■ **TASKS TO PERFORM**
a - According to the account of the Real Madrid versus Galatasaray match, who was the Galatasaray boss?
b - Continue the account of the Real Madrid versus Galatasaray match from the point where it stops.

■ **SOURCE TEXT**
I have been pre and post-Taylor in the Premier League and Division 1, seen iconic moments in a World Cup Final, Champions League and European Championship Finals, but my trip to the Bernabeu for the Champions League quarter-final between Real and Galatasaray shows me there is still more to experience.

Procuring a ticket from a hotel concierge the evening before (at near face value) is a lottery. Where would I end up in the ground? how many flights of stairs would I have to climb in this tower of power?

So imagine my pleasure when ´Fila 001´ meant ´Row 1´. Contra to my fears, I climbed downwards, not upwards - to the front row in the rather amusingly called ´Vomitorio´ seats.
Real fans at the other end. Loud and proud

I settled myself in front of the snappers and unsmiling stewards facing away pitchside and pondered, why on earth they´d want such a joyless job outnumbered by such passion?

And another thing: while Arsenal and Wembley and doubtless others proudly, corporately proclaim they´re non-smoking stadia, there´s none of that bullshit here. It´s outside.. so smoke! Even some of the stewards took a sly drag.

I actually own these images! Cool!
Arriving 45 minutes to kickoff, I was metres away from the huddle of Madrid superstars warming up, sprinting, stretching and taking shots at the keeper. Watching Cristiano Ronaldo sprint from a standing start is to watch an athlete with few peers.

To have a job where you´re required to be as agile as you can be, already bestowed with God given talents must be uplifting.

The game promised everything. Fatih Terim, the Galatasaray boss urged his players to leave the Bernabeu with at least a fighting chance of winning the tie at the famously hellish cauldron of Istanbul.

And why not show that ambition? For this was undoubtedly the highest quality, most international team ever to have emerged from Istanbul. Signing Sneijder was a coup, Drogba, a reigning and matchwinning European Champion leading the line with homegrown joint-topscorer Yilmaz. Gala could dare to dream.

But then there was Real. They may be about to relinquish the league title in a lacklustre domestic campaign infuriating Jose Mourinho, but in the Champions League, there´s little doubt they´re potential winners.

Cristiano is twice the player he was leaving Fergie´s tutelage at United. Watching him perform at this exceptionally high level week-in week-out is to marvel at his fitness, consistency and bravery.

■ **GIVEN DATA**
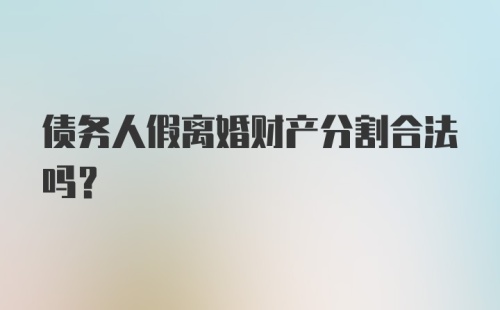 债务人假离婚财产分割合法吗?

■ **RESPONSES BY TASK**
a - Fatih Terim

b -
But Real have an abundance of talent and don't need Ronaldo as the focal point in the final third. There's goals throughout the team and even on the bench.

Unfortunately for Gala, Real´s opener came too early to catch their breath. Ronaldo´s exquisite left-footed chip over the advancing keeper from Ozil´s pass put them ahead.

His muted "calm down" celebration says everything about his state of mind at 28. Watching Cristiano at the Bernabeu is to watch a man in control of himself. A mature leader and goalscorer.

The papers can talk all they want. He´s not leaving even if Jose is. His career at Real is slowly etching itself into the club´s illustrious Hall Of Fame. Winning the big one would certainly escalate him to Di Stefano, Puskas and Zidane sainthood.

2-0 Benzema must have been morale-crushing for the Turks. The cross was too high for Ronnie, but spare man Karim rustled it home at the far stick.

And any lingering hopes the tie could be salvaged back in Istanbul were extinguished by the third from sub Higuain from another routinely accurate free-kick by Xabi Alonso.

Alonso's setpieces are guided missiles: his free kicks win games. He's rested in lesser La Liga as a persistent groin injury blights the autumn of his career. No matter. He's exceptional.

And Essien may no longer be world-class since his layoff woes but venturing forward, reading the game and always looking for the probing pass still marks him out. He was Chelsea´s lynchpin in the Mourinho years and he´s still a top player.

Galatasaray can point to a terrible refereeing blunder which if the man in the middle had called it right, may have wrought them a priceless away goal.

Instead, Yilmaz ended in the book for diving when actually he´d been stamped on in the penalty area by Ramos. Harsh treatment indeed but few would argue with the result as Galatasaray lacked Madrid's mobility.

I was so moved by the professionalism and intensity of Madrid's play and Galatasaray's persistent attempt at shape despite adversity that the Champions League without English clubs now is a better competition for it.
Despite running away with the Premier League, Manchester United are at best the ninth team in Europe and in my opinion, Galatasaray would have had enough to beat them here.

We have a Little Englander view of Hispanics as prima donnas and cheats, but that's to ignore their inherent characteristics of togetherness, toughness, belligerence and style.

Drive down the road from the airport to the Bernabeu and know Real Madrid is a consequence of a city which is just as professional.

By royal patronage since the 1920´s and not for sale to any fit and proper person. More than any other, Real Madrid know who they are - and they wear the emperor´s clothes with panache.